Het Hof heeft geen bezwaar tegen afgifte door de griffier van een afschrift van deze uitspraak in geanonimiseerde vorm.
Tegen deze uitspraak kan binnen zes weken na de verzenddatum van de uitspraak beroep in cassatie worden ingesteld bij de Hoge Raad der Nederlanden. Daarbij moet het volgende in acht worden genomen:
1. Het instellen van beroep in cassatie geschiedt door het indienen van een beroepschrift bij dit gerechtshof (zie voor het adres de begeleidende brief).
2. Bij dit beroepschrift wordt een afschrift van de bestreden uitspraak overgelegd.

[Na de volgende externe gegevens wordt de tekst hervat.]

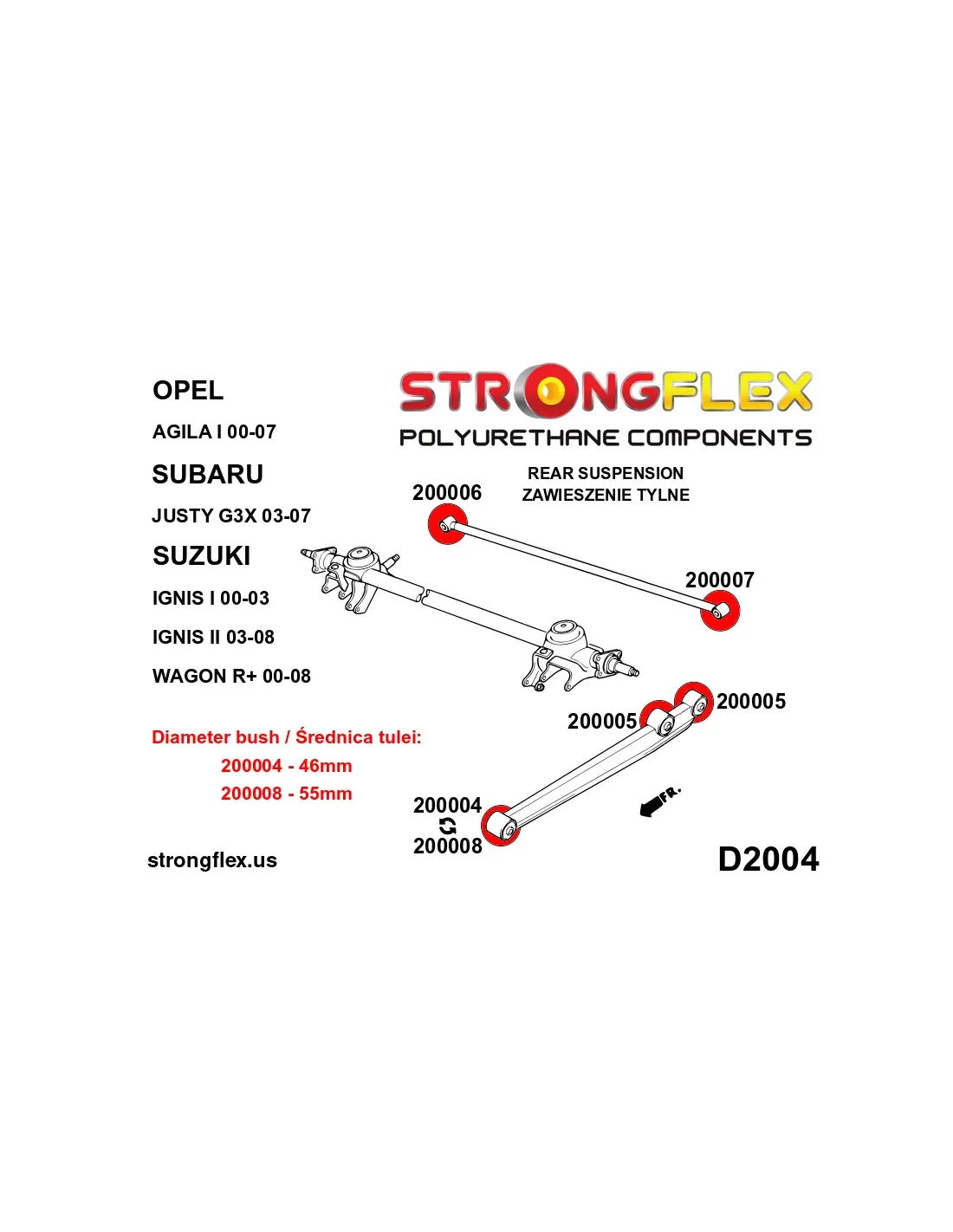 OPEL

AGILA I 00-07

SUBARU

JUSTY G3X 03-07

SUZUKI

IGNIS I 00-03

IGNIS II 03-08

WAGON R+ 00-08

Diameter bush / Średnica tulei:

200004 - 46mm

200008 - 55mm

strongflex.us

STRONGFLEX

POLYURETHANE COMPONENTS

REAR SUSPENSION
ZAWIESZENIE TYLNE

200006

200007

200005

200005

200004

200008

FR.

D2004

3. Het beroepschrift wordt ondertekend en bevat ten minste:
a) de naam en het adres van de indiener;
b) de dagtekening;
c) een omschrijving van de uitspraak waartegen het beroep in cassatie is gericht;
d) de gronden van het beroep in cassatie.
Voor het instellen van beroep is een griffierecht verschuldigd. Na het instellen van beroep in cassatie ontvangt U een nota griffierecht van de griffier van de Hoge Raad. In het cassatieberoepschrift kan de Hoge Raad verzocht worden om de wederpartij te veroordelen in de proceskosten.